Your answer should hold exactly the lines below from the line with "PiliNara��׿���ֻ���" through the line with "机车低音炮防水带内置蓝牙改装车载MP3音箱12V防盗器保险杆音响", both included, and no pictures at all.

▶ **Extracted information**:
◆ ◆ ◆ ◆ ◆ ◆ ◆
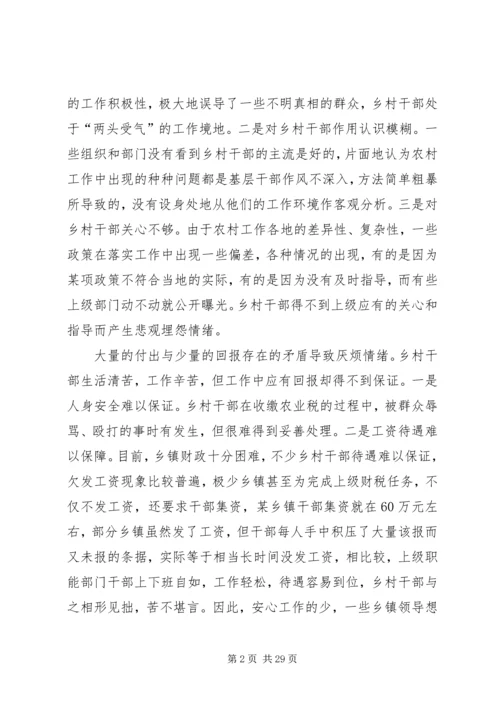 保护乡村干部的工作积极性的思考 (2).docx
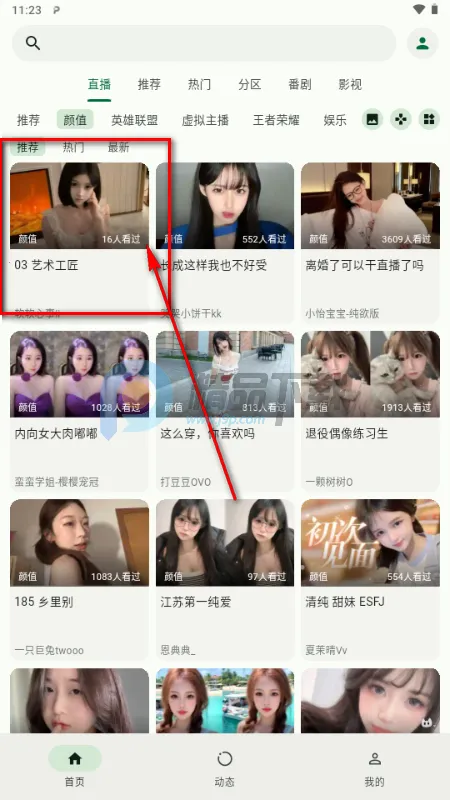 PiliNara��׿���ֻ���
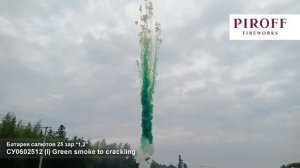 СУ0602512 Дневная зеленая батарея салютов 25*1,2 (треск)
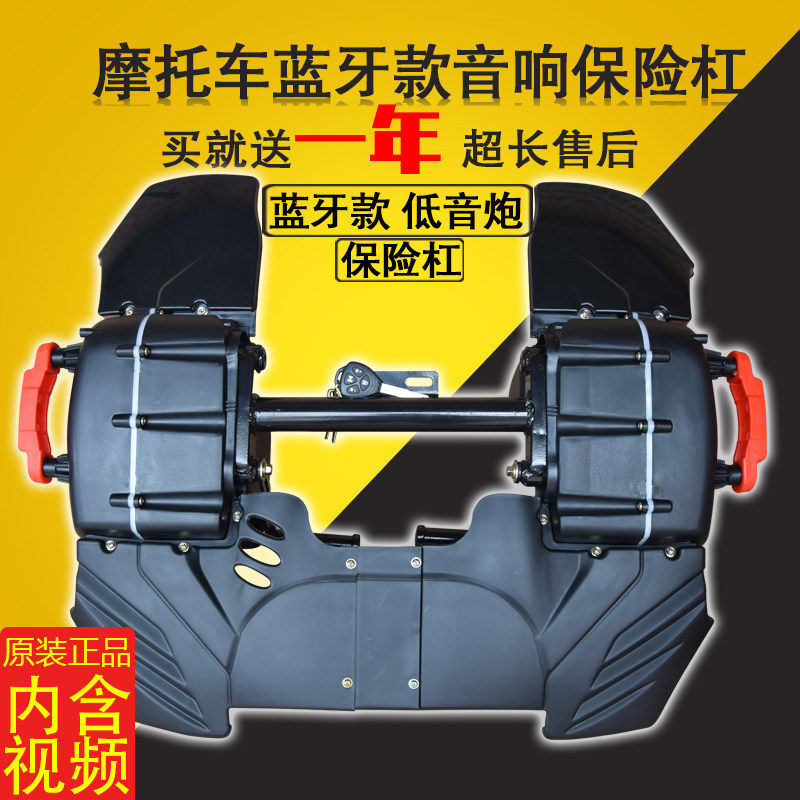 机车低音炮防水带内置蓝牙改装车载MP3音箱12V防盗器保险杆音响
◆ ◆ ◆ ◆ ◆ ◆ ◆
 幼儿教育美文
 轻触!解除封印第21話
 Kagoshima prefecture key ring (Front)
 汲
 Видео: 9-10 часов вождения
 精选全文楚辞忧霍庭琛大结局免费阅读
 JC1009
◆ ◆ ◆ ◆ ◆ ◆ ◆
▶ **Task output**:
 PiliNara��׿���ֻ���
 СУ0602512 Дневная зеленая батарея салютов 25*1,2 (треск)
 机车低音炮防水带内置蓝牙改装车载MP3音箱12V防盗器保险杆音响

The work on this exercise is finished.